1: lo: <LOOPBACK,UP,LOWER_UP> mtu 65536 qdisc noqueue state UNKNOWN mode DEFAULT group default qlen 1
    link/loopback 00:00:00:00:00:00 brd 00:00:00:00:00:00
2: enp0s25: <BROADCAST,MULTICAST,UP,LOWER_UP> mtu 1500 qdisc pfifo_fast state UP mode DEFAULT group default qlen 1000
    link/ether 3c:97:0e:55:b3:7f brd ff:ff:ff:ff:ff:ff
3: wlp3s0: <BROADCAST,MULTICAST> mtu 1500 qdisc mq state DOWN mode DORMANT group default qlen 1000
    link/ether 60:67:20:eb:7b:bc brd ff:ff:ff:ff:ff:ff
4: docker0: <NO-CARRIER,BROADCAST,MULTICAST,UP> mtu 1500 qdisc noqueue state DOWN mode DEFAULT group default 
    link/ether 02:42:a0:c5:c1:be brd ff:ff:ff:ff:ff:ff
5: nlmon0: <NOARP,UP,LOWER_UP> mtu 3776 qdisc noqueue state UNKNOWN mode DEFAULT group default qlen 1
    link/netlink

But in our errant program, the RTA_OIF field was set to 0! 0 is not even a valid value for this field, I don’t think! (0 is not a valid network interface ID)

pyroute2 is great

pyroute2 is really cool, if I wanted to write a quick script to understand what’s going on with my network interfaces & routes I would 100% definitely try pyroute2. There are a lot of great examples here.

For example! If I want to run the equivalent of ip route add 172.16.5.0/24 via 127.0.0.1 dev lo, that’s:

from pyroute2 import IPRoute
ip = IPRoute()
ip.route('add',
         dst='172.16.0.0/24',
         gateway='127.0.0.1',
         oif=1)

Super simple! oif=1 means the same as dev lo.

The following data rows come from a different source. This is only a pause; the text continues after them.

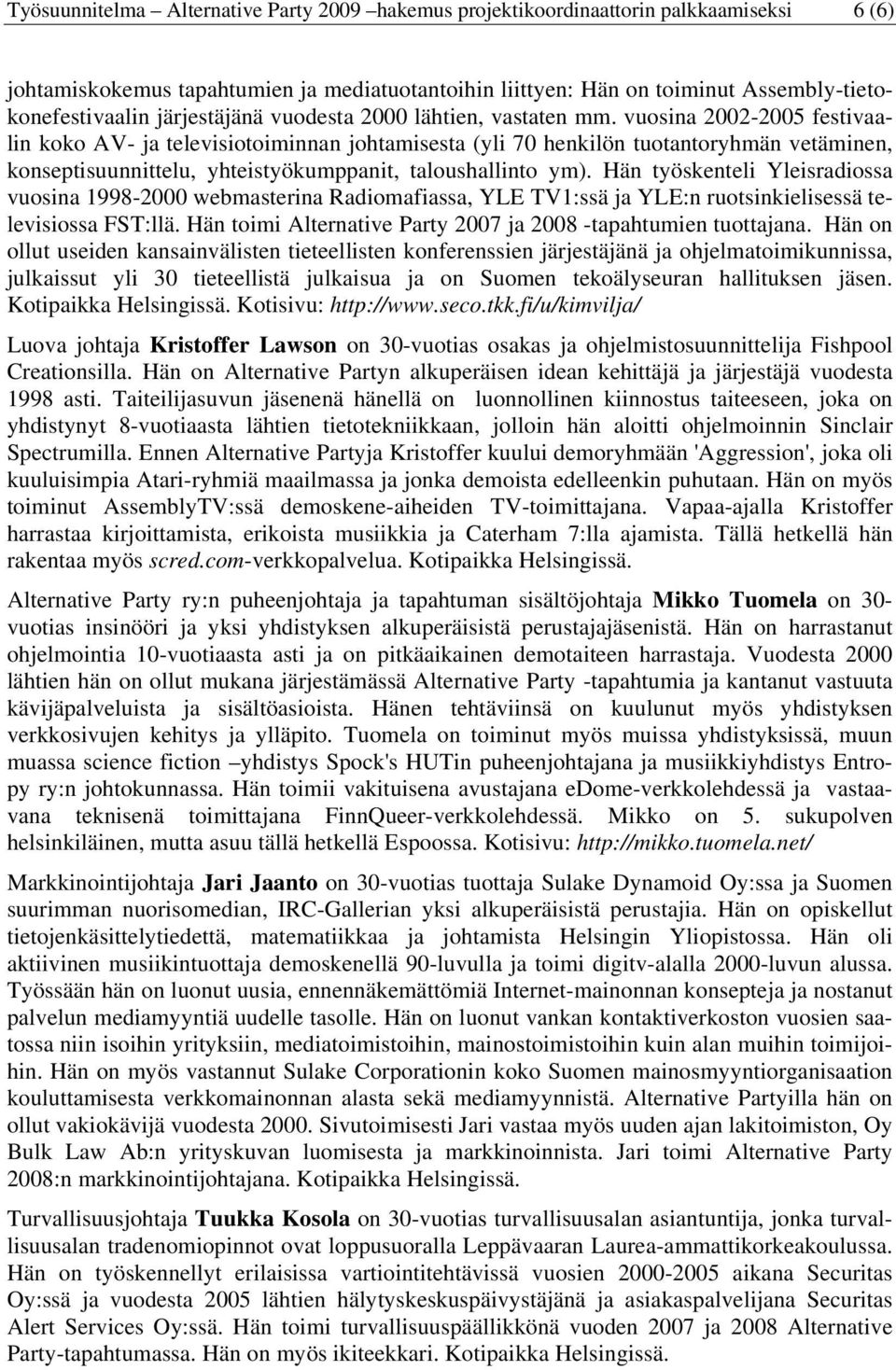 Työsuunnitelma – Alternative Party 2009 –hakemus projektikoordinaattorin palkkaamiseksi 6 (6)

johtamiskokemus tapahtumien ja mediatuotantoihin liittyen: Hän on toiminut Assembly-tietokonefestivaalin järjestäjänä vuodesta 2000 lähtien, vastaten mm. vuosina 2002-2005 festivaalin koko AV- ja televisiotoiminnan johtamisesta (yli 70 henkilön tuotantoryhmän vetäminen, konseptisuunnittelu, yhteistyökumppanit, taloushallinto ym). Hän työskenteli Yleisradiossa vuosina 1998-2000 webmasterina Radiomafiassa, YLE TV1:ssä ja YLE:n ruotsinkielisessä televisiossa FST:llä. Hän toimi Alternative Party 2007 ja 2008 -tapahtumien tuottajana. Hän on ollut useiden kansainvälisten tieteellisten konferenssien järjestäjänä ja ohjelmatoimikunnissa, julkaissut yli 30 tieteellistä julkaisua ja on Suomen tekoälyseuran hallituksen jäsen. Kotipaikka Helsingissä. Kotisivu: http://www.seco.tkk.fi/u/kimvilja/

Luova johtaja Kristoffer Lawson on 30-vuotias osakas ja ohjelmistosuunnittelija Fishpool Creationsilla. Hän on Alternative Partyn alkuperäisen idean kehittäjä ja järjestäjä vuodesta 1998 asti. Taiteilijasuvun jäsenenä hänellä on luonnollinen kiinnostus taiteeseen, joka on yhdistynyt 8-vuotiaasta lähtien tietotekniikkaan, jolloin hän aloitti ohjelmoinnin Sinclair Spectrumilla. Ennen Alternative Partyja Kristoffer kuului demoryhmään 'Aggression', joka oli kuuluisimpia Atari-ryhmiä maailmassa ja jonka demoista edelleenkin puhutaan. Hän on myös toiminut AssemblyTV:ssä demoskene-aiheiden TV-toimittajana. Vapaa-ajalla Kristoffer harrastaa kirjoittamista, erikoista musiikkia ja Caterham 7:lla ajamista. Tällä hetkellä hän rakentaa myös scred.com-verkkopalvelua. Kotipaikka Helsingissä.

Alternative Party ry:n puheenjohtaja ja tapahtuman sisältöjohtaja Mikko Tuomela on 30-vuotias insinööri ja yksi yhdistyksen alkuperäisistä perustajajäsenistä. Hän on harrastanut ohjelmointia 10-vuotiaasta asti ja on pitkäaikainen demotaiteen harrastaja. Vuodesta 2000 lähtien hän on ollut mukana järjestämässä Alternative Party -tapahtumia ja kantanut vastuuta kävijäpalveluista ja sisältöasioista. Hänen tehtäviinsä on kuulunut myös yhdistyksen verkkosivujen kehitys ja ylläpito. Tuomela on toiminut myös muissa yhdistyksissä, muun muassa science fiction –yhdistys Spock's HUTin puheenjohtajana ja musiikkiyhdistys Entropy ry:n johtokunnassa. Hän toimii vakituisena avustajana eDome-verkkolehdessä ja vastaavana teknisenä toimittajana FinnQueer-verkkolehdessä. Mikko on 5. sukupolven helsinkiläinen, mutta asuu tällä hetkellä Espoossa. Kotisivu: http://mikko.tuomela.net/

Markkinointijohtaja Jari Jaanto on 30-vuotias tuottaja Sulake Dynamoid Oy:ssa ja Suomen suurimman nuorisomedian, IRC-Gallerian yksi alkuperäisistä perustajia. Hän on opiskellut tietojenkäsittelytiedettä, matematiikkaa ja johtamista Helsingin Yliopistossa. Hän oli aktiivinen musiikintuottaja demoskenellä 90-luvulla ja toimi digitv-alalla 2000-luvun alussa. Työssään hän on luonut uusia, ennennäkemättömiä Internet-mainonnan konsepteja ja nostanut palvelun mediamyyntiä uudelle tasolle. Hän on luonut vankan kontaktiverkoston vuosien saatossa niin isoihin yrityksiin, mediatoimistoihin, mainostoimistoihin kuin alan muihin toimijoihin. Hän on myös vastannut Sulake Corporationin koko Suomen mainosmyyntiorganisaation kouluttamisesta verkkomainonnan alasta sekä mediamyynnistä. Alternative Partyilla hän on ollut vakiokävijä vuodesta 2000. Sivutoimisesti Jari vastaa myös uuden ajan lakitoimiston, Oy Bulk Law Ab:n yrityskuvan luomisesta ja markkinoinnista. Jari toimi Alternative Party 2008:n markkinointijohtajana. Kotipaikka Helsingissä.

Turvallisuusjohtaja Tuukka Kosola on 30-vuotias turvallisuusalan asiantuntija, jonka turvallisuusalan tradenomiopinnot ovat loppusuoralla Leppävaaran Laurea-ammattikorkeakoulussa. Hän on työskennellyt erilaisissa vartiointitehtävissä vuosien 2000-2005 aikana Securitas Oy:ssä ja vuodesta 2005 lähtien hälytyskeskuspäivystäjänä ja asiakaspalvelijana Securitas Alert Services Oy:ssä. Hän toimi turvallisuuspäällikkönä vuoden 2007 ja 2008 Alternative Party-tapahtumassa. Hän on myös ikiteekkari. Kotipaikka Helsingissä.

other ways to capture netlink messages: tcpdump + wireshark

You can also use tcpdump to capture netlink messages! here’s how:

# create the network interface
sudo ip link add  nlmon0 type nlmon
sudo ip link set dev nlmon0 up
sudo tcpdump -i nlmon0 -w netlink.pcap # capture your packets
wireshark netlink.pcap # look at the results with wireshark

I tried this but had trouble for a couple reasons

It didn’t work for me on the server I was working on (though it works on my laptop now)
I actually found it harder to work with than the strace method – it captured too many packets and I found it hard to filter them in Wireshark.

ip monitor

You can also run ip monitor and it’ll tell you some netlink requests. when I run it it prints out this stuff:

$ sudo ip monitor
fd68:29:f8f6::1 dev enp0s25 lladdr c4:6e:1f:95:d8:3e router STALE
fe80::c66e:1fff:fe95:d83e dev enp0s25 lladdr c4:6e:1f:95:d8:3e router STALE
192.168.1.144 dev enp0s25 lladdr 14:30:c6:ba:e4:6c STALE
192.168.1.144 dev enp0s25 lladdr 14:30:c6:ba:e4:6c PROBE
192.168.1.144 dev enp0s25 lladdr 14:30:c6:ba:e4:6c STALE
192.168.1.144 dev enp0s25 lladdr 14:30:c6:ba:e4:6c REACHABLE
fd68:29:f8f6::1 dev enp0s25 lladdr c4:6e:1f:95:d8:3e router PROBE
fd68:29:f8f6::1 dev enp0s25 lladdr c4:6e:1f:95:d8:3e router REACHABLE
fe80::c66e:1fff:fe95:d83e dev enp0s25 lladdr c4:6e:1f:95:d8:3e router PROBE
fe80::c66e:1fff:fe95:d83e dev enp0s25 lladdr c4:6e:1f:95:d8:3e router REACHABLE

It didn’t give me the information I wanted though.

nltrace

There’s also nltrace (for instance nltrace ip route list) but in this case it didn’t give me the information I wanted. It’s not a maintained project but looks maybe useful!

that’s all!

It always makes me happy when I learn about a NEW LINUX THING during the course of my job. When I was in the middle of this I tweeted

kubernetes is cool but definitely not easy, my experience is definitely like “learn how all the networking works in excruciating detail”

which definitely feels true, it’s less like “set up networking and it works” and more like “pick a networking backend, wait a month, discover weird problems, strace it, learn things about netlink and what a RTA_OIF is, fix the bugs, eventually it works”. Maybe that isn’t everyone’s experience but that is my experience so far!